=== Records for the exercise ===
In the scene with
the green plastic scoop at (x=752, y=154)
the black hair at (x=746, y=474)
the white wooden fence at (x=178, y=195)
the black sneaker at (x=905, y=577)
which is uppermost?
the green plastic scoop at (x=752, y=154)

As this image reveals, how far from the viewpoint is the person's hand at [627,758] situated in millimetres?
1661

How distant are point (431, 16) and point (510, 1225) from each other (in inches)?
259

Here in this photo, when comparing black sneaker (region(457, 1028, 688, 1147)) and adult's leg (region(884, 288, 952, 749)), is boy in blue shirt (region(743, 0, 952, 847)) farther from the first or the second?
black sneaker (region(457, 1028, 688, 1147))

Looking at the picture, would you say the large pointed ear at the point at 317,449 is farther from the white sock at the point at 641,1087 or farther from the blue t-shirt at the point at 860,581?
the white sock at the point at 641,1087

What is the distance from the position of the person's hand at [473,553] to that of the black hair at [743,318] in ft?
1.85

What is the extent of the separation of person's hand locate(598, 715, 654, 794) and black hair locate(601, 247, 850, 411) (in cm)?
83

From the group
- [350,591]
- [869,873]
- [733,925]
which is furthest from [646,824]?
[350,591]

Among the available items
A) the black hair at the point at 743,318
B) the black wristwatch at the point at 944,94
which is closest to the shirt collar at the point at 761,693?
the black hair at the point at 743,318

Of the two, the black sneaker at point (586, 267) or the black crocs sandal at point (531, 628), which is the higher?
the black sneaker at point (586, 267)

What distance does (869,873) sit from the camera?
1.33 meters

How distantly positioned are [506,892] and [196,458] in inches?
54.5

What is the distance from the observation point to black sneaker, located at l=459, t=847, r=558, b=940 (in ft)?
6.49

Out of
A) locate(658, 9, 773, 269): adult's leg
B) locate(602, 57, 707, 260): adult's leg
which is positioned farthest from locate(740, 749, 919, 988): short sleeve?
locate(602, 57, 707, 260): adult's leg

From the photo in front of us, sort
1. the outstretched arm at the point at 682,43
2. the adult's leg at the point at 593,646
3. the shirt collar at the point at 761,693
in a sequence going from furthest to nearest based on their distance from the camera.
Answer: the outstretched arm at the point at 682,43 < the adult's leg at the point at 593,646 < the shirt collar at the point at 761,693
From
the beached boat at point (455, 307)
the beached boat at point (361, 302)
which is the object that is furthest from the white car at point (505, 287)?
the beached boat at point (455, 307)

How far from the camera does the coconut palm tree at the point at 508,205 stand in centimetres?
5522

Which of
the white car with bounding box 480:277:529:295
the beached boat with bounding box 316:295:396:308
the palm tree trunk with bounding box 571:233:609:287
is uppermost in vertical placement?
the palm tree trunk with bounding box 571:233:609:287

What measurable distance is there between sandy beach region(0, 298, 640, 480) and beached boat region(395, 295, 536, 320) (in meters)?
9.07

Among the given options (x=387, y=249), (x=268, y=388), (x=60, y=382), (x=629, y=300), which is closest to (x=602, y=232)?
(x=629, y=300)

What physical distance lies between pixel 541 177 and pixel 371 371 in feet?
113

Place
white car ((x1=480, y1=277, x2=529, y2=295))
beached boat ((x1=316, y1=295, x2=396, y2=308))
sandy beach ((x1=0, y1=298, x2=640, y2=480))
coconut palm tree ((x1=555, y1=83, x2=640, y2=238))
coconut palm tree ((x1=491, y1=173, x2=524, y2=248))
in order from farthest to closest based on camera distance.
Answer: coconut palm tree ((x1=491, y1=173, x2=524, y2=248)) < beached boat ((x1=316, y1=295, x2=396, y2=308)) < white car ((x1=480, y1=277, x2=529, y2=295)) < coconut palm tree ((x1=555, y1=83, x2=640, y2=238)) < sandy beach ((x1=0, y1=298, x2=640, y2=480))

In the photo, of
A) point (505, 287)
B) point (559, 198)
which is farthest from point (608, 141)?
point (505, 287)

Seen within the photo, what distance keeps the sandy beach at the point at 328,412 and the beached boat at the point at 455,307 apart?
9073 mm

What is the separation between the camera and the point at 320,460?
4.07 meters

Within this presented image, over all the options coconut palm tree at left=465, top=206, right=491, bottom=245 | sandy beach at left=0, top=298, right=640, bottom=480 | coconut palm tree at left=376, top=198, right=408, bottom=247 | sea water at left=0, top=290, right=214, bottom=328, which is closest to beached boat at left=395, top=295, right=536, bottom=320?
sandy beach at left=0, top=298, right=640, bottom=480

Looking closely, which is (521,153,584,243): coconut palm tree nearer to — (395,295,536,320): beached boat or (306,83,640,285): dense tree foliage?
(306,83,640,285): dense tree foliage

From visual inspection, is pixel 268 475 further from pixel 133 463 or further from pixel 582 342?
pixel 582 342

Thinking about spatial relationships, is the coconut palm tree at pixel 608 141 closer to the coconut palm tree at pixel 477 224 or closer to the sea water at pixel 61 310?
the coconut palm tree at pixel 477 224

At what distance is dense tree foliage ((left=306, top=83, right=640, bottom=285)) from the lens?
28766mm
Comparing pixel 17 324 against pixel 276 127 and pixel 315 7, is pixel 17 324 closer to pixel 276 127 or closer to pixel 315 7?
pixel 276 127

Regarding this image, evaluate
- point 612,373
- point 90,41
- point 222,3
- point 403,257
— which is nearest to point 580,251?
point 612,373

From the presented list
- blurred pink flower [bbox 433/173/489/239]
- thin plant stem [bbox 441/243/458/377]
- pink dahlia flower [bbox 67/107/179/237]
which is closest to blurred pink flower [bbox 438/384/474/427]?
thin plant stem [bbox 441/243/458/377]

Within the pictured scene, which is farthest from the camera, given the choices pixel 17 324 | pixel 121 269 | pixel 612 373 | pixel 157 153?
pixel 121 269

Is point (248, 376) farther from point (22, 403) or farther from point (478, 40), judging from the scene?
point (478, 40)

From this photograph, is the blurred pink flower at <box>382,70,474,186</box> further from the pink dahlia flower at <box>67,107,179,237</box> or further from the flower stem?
===
### The request
Write out the complete set of records exactly as given.

### The completed task
In the scene with
the green plastic scoop at (x=752, y=154)
the black hair at (x=746, y=474)
the white wooden fence at (x=178, y=195)
the black sneaker at (x=905, y=577)
which is uppermost?
the green plastic scoop at (x=752, y=154)

As this image reveals, how far from the viewpoint is the person's hand at [627,758] situated in millimetres?
1661

How distant are point (431, 16) and point (510, 1225) from each other (in inches)?
259

Here in this photo, when comparing black sneaker (region(457, 1028, 688, 1147)) and adult's leg (region(884, 288, 952, 749)), is boy in blue shirt (region(743, 0, 952, 847)) farther from the first or the second?
black sneaker (region(457, 1028, 688, 1147))

Looking at the picture, would you say the large pointed ear at the point at 317,449 is farther from the white sock at the point at 641,1087 or farther from the blue t-shirt at the point at 860,581?
the white sock at the point at 641,1087

What is the distance from the position of the person's hand at [473,553] to that of the black hair at [743,318] in ft?
1.85

What is the extent of the separation of person's hand locate(598, 715, 654, 794) and black hair locate(601, 247, 850, 411) (in cm)?
83

From the group
- [350,591]
- [869,873]
- [733,925]
which is furthest from [646,824]?
[350,591]

Among the available items
A) the black hair at the point at 743,318
B) the black wristwatch at the point at 944,94
which is closest to the shirt collar at the point at 761,693?
the black hair at the point at 743,318

Of the two, the black sneaker at point (586, 267) or the black crocs sandal at point (531, 628), which is the higher?
the black sneaker at point (586, 267)

What distance does (869,873) sit from the camera?
1.33 meters

How distantly positioned are [506,892] and [196,458] in inches?
54.5

What is the distance from the observation point to black sneaker, located at l=459, t=847, r=558, b=940 (in ft)?
6.49

Out of
A) locate(658, 9, 773, 269): adult's leg
B) locate(602, 57, 707, 260): adult's leg
which is positioned farthest from locate(740, 749, 919, 988): short sleeve?
locate(602, 57, 707, 260): adult's leg

From the photo in front of us, sort
1. the outstretched arm at the point at 682,43
2. the adult's leg at the point at 593,646
3. the shirt collar at the point at 761,693
in a sequence going from furthest to nearest based on their distance from the camera.
Answer: the outstretched arm at the point at 682,43 < the adult's leg at the point at 593,646 < the shirt collar at the point at 761,693
From
the beached boat at point (455, 307)
the beached boat at point (361, 302)
which is the object that is furthest from the white car at point (505, 287)?
the beached boat at point (455, 307)

How far from the camera does the coconut palm tree at the point at 508,205 stand in centimetres?
5522

Which of
the white car with bounding box 480:277:529:295
the beached boat with bounding box 316:295:396:308
the palm tree trunk with bounding box 571:233:609:287
is uppermost in vertical placement?
the palm tree trunk with bounding box 571:233:609:287

What measurable distance is there between sandy beach region(0, 298, 640, 480) and beached boat region(395, 295, 536, 320) (in meters)?
9.07

Among the given options (x=387, y=249), (x=268, y=388), (x=60, y=382), (x=629, y=300), which is closest to (x=602, y=232)?
(x=629, y=300)

What physical distance lies between pixel 541 177 and pixel 371 371 in feet?
113

Place
white car ((x1=480, y1=277, x2=529, y2=295))
beached boat ((x1=316, y1=295, x2=396, y2=308))
sandy beach ((x1=0, y1=298, x2=640, y2=480))
coconut palm tree ((x1=555, y1=83, x2=640, y2=238))
coconut palm tree ((x1=491, y1=173, x2=524, y2=248))
in order from farthest to closest based on camera distance.
Answer: coconut palm tree ((x1=491, y1=173, x2=524, y2=248)) < beached boat ((x1=316, y1=295, x2=396, y2=308)) < white car ((x1=480, y1=277, x2=529, y2=295)) < coconut palm tree ((x1=555, y1=83, x2=640, y2=238)) < sandy beach ((x1=0, y1=298, x2=640, y2=480))

In the photo, of
A) point (505, 287)
B) point (559, 198)
which is farthest from point (608, 141)?
point (505, 287)

Seen within the photo, what distance keeps the sandy beach at the point at 328,412 and the beached boat at the point at 455,307 apart?
9073 mm

What is the separation between the camera and the point at 320,460?
4.07 meters

Within this presented image, over all the options coconut palm tree at left=465, top=206, right=491, bottom=245 | sandy beach at left=0, top=298, right=640, bottom=480 | coconut palm tree at left=376, top=198, right=408, bottom=247 | sea water at left=0, top=290, right=214, bottom=328, which is closest to beached boat at left=395, top=295, right=536, bottom=320?
sandy beach at left=0, top=298, right=640, bottom=480

Looking closely, which is (521,153,584,243): coconut palm tree nearer to — (395,295,536,320): beached boat or (306,83,640,285): dense tree foliage?
(306,83,640,285): dense tree foliage

From visual inspection, is pixel 268 475 further from pixel 133 463 or further from pixel 582 342?
pixel 582 342

Thinking about spatial relationships, is the coconut palm tree at pixel 608 141 closer to the coconut palm tree at pixel 477 224 or closer to the sea water at pixel 61 310?
the coconut palm tree at pixel 477 224

At what distance is dense tree foliage ((left=306, top=83, right=640, bottom=285)) from the lens?
28766mm
Comparing pixel 17 324 against pixel 276 127 and pixel 315 7, is pixel 17 324 closer to pixel 276 127 or closer to pixel 315 7?
pixel 276 127

Regarding this image, evaluate
- point 612,373
- point 90,41
- point 222,3
- point 403,257
— which is nearest to point 580,251?
point 612,373

From the presented list
- blurred pink flower [bbox 433/173/489/239]
- thin plant stem [bbox 441/243/458/377]
- pink dahlia flower [bbox 67/107/179/237]
which is closest to blurred pink flower [bbox 438/384/474/427]?
thin plant stem [bbox 441/243/458/377]

Within the pictured scene, which is farthest from the camera, given the choices pixel 17 324 | pixel 121 269 | pixel 612 373 | pixel 157 153?
pixel 121 269

Is point (248, 376) farther from point (22, 403) or farther from point (478, 40), judging from the scene?
point (478, 40)

From this photograph, is the blurred pink flower at <box>382,70,474,186</box> further from the pink dahlia flower at <box>67,107,179,237</box> or further from the flower stem?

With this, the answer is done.